I am sorry that missed it. You are right. For setting the
cpus_allowed_restricted bit, it should be done directly in
restrict_cpus_allowed_ptr().
>> + } else if (p->cpus_allowed_restricted) {
>> + /*
>> + * If force_compatible_cpus_allowed_ptr() has been called,
>> + * we can't extend cpumask to beyond what is in cpus_mask.
>> + */
>> + if (!cpumask_and(rq->scratch_mask, ctx->new_mask,
>> + &p->cpus_mask)) {
>> + task_rq_unlock(rq, p, &rf);
>> + return -EINVAL;
>> + }
> Why is this masking actually needed? __sched_setaffinity() already
> takes into account the task_cpu_possible_mask(), which is why I asked you
> before [1] about cases where the saved affinity is not simply a superset
> of the effective affinity.
I kind of overlook the use of task_cpu_possible_mask() in
__set_cpus_allowed_ptr_locked. So we don't really need that masking.

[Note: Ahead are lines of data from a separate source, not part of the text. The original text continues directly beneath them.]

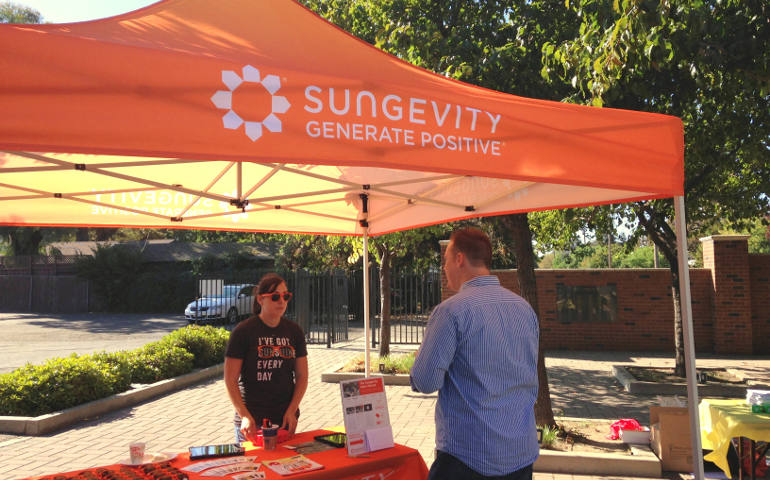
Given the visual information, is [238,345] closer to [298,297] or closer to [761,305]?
[298,297]

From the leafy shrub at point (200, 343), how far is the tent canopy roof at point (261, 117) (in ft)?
22.5

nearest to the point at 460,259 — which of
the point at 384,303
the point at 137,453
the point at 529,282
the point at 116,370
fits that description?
the point at 137,453

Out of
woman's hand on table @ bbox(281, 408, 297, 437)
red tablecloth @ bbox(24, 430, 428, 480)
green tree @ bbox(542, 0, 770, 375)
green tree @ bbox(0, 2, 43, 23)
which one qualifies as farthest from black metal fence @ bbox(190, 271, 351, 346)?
green tree @ bbox(0, 2, 43, 23)

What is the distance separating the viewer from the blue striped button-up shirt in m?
2.36

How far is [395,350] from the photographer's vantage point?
14.6m

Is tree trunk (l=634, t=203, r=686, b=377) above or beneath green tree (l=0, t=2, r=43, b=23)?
beneath

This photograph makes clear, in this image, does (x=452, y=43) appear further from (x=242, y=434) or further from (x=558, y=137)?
(x=242, y=434)

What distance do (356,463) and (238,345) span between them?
1.19 metres

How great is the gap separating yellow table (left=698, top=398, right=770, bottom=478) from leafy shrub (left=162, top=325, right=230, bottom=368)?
29.2 feet

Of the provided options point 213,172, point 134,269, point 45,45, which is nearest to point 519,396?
point 45,45

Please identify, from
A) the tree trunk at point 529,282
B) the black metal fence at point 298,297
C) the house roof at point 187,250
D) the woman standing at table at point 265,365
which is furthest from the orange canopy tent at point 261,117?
the house roof at point 187,250

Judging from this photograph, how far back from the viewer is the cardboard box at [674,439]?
541cm

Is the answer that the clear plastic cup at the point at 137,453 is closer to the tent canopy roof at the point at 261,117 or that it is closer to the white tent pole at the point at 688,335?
the tent canopy roof at the point at 261,117

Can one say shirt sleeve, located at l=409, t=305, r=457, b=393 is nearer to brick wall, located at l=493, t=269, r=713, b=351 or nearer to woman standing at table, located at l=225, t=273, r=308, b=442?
woman standing at table, located at l=225, t=273, r=308, b=442
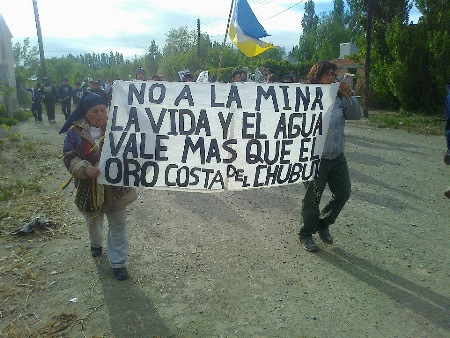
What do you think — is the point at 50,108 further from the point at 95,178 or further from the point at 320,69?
the point at 320,69

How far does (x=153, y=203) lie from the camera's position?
6.57m

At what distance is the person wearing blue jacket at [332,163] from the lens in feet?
14.7

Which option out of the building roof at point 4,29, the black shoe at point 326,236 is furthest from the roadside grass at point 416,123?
the building roof at point 4,29

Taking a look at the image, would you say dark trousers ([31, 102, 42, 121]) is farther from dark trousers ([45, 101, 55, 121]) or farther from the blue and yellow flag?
the blue and yellow flag

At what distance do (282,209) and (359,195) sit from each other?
1.42m

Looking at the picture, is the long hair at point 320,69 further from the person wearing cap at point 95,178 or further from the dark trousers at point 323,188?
the person wearing cap at point 95,178

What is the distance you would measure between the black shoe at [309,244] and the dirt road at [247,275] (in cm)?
8

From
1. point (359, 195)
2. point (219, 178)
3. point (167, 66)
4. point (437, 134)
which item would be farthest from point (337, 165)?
point (167, 66)

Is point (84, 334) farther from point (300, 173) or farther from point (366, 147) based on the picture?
point (366, 147)

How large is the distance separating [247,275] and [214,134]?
4.52 feet

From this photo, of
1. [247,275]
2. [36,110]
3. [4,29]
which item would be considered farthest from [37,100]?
[247,275]

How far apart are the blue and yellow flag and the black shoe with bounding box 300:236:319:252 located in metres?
4.08

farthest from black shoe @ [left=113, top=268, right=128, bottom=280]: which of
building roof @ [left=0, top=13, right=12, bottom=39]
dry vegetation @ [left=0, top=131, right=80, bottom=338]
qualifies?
building roof @ [left=0, top=13, right=12, bottom=39]

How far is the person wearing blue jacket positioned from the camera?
14.7ft
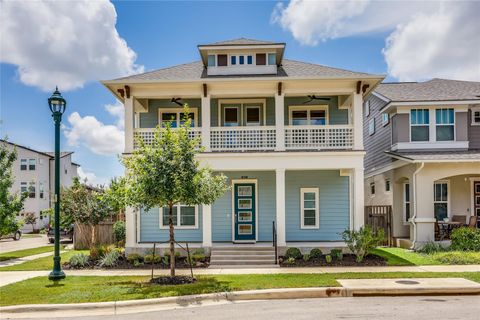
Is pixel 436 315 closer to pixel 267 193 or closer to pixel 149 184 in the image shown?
pixel 149 184

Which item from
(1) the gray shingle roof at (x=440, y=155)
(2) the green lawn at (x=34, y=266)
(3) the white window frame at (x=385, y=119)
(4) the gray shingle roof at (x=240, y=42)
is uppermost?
(4) the gray shingle roof at (x=240, y=42)

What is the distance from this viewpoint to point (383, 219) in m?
18.9

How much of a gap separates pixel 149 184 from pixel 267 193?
7.25 metres

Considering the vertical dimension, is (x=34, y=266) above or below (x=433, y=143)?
below

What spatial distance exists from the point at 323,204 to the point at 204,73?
24.1ft

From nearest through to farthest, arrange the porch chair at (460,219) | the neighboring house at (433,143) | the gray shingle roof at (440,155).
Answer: the gray shingle roof at (440,155) < the neighboring house at (433,143) < the porch chair at (460,219)

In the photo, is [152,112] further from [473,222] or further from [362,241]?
[473,222]

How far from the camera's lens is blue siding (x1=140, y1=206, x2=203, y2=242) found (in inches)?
647

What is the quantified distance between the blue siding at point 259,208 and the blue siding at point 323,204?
663mm

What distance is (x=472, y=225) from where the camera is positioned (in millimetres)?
16750

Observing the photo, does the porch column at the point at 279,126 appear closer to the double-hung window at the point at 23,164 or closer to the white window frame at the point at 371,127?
the white window frame at the point at 371,127

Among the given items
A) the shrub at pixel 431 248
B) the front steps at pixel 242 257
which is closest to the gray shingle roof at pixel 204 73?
the front steps at pixel 242 257

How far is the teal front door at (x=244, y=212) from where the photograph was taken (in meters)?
16.6

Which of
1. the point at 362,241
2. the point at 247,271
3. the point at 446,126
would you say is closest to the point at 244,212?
the point at 247,271
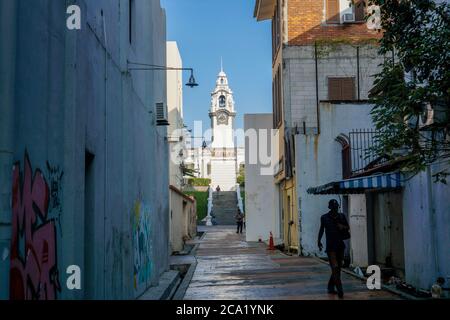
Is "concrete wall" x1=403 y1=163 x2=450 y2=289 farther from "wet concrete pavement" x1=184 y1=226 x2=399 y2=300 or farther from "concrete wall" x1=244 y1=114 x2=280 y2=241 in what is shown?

That make the patch even simpler then. I will send out a v3.
Cheers,
Longman
On 1/24/23 14:48, Will Deacon wrote:
> Hi Waiman,
>
> [+Thorsten given where we are in the release cycle]
>
> On Fri, Jan 20, 2023 at 09:17:49PM -0500, Waiman Long wrote:
>> The user_cpus_ptr field was originally added by commit b90ca8badbd1
>> ("sched: Introduce task_struct::user_cpus_ptr to track requested
>> affinity"). It was used only by arm64 arch due to possible asymmetric
>> CPU setup.
>>
>> Since commit 8f9ea86fdf99 ("sched: Always preserve the user requested
>> cpumask"), task_struct::user_cpus_ptr is repurposed to store user
>> requested cpu affinity specified in the sched_setaffinity().
>>
>> This results in a performance regression in an arm64 system when booted
>> with "allow_mismatched_32bit_el0" on the command-line. The arch code will
>> (amongst other things) calls force_compatible_cpus_allowed_ptr() and
>> relax_compatible_cpus_allowed_ptr() when exec()'ing a 32-bit or a 64-bit
>> task respectively. Now a call to relax_compatible_cpus_allowed_ptr()
>> will always result in a __sched_setaffinity() call whether there is a
>> previous force_compatible_cpus_allowed_ptr() call or not.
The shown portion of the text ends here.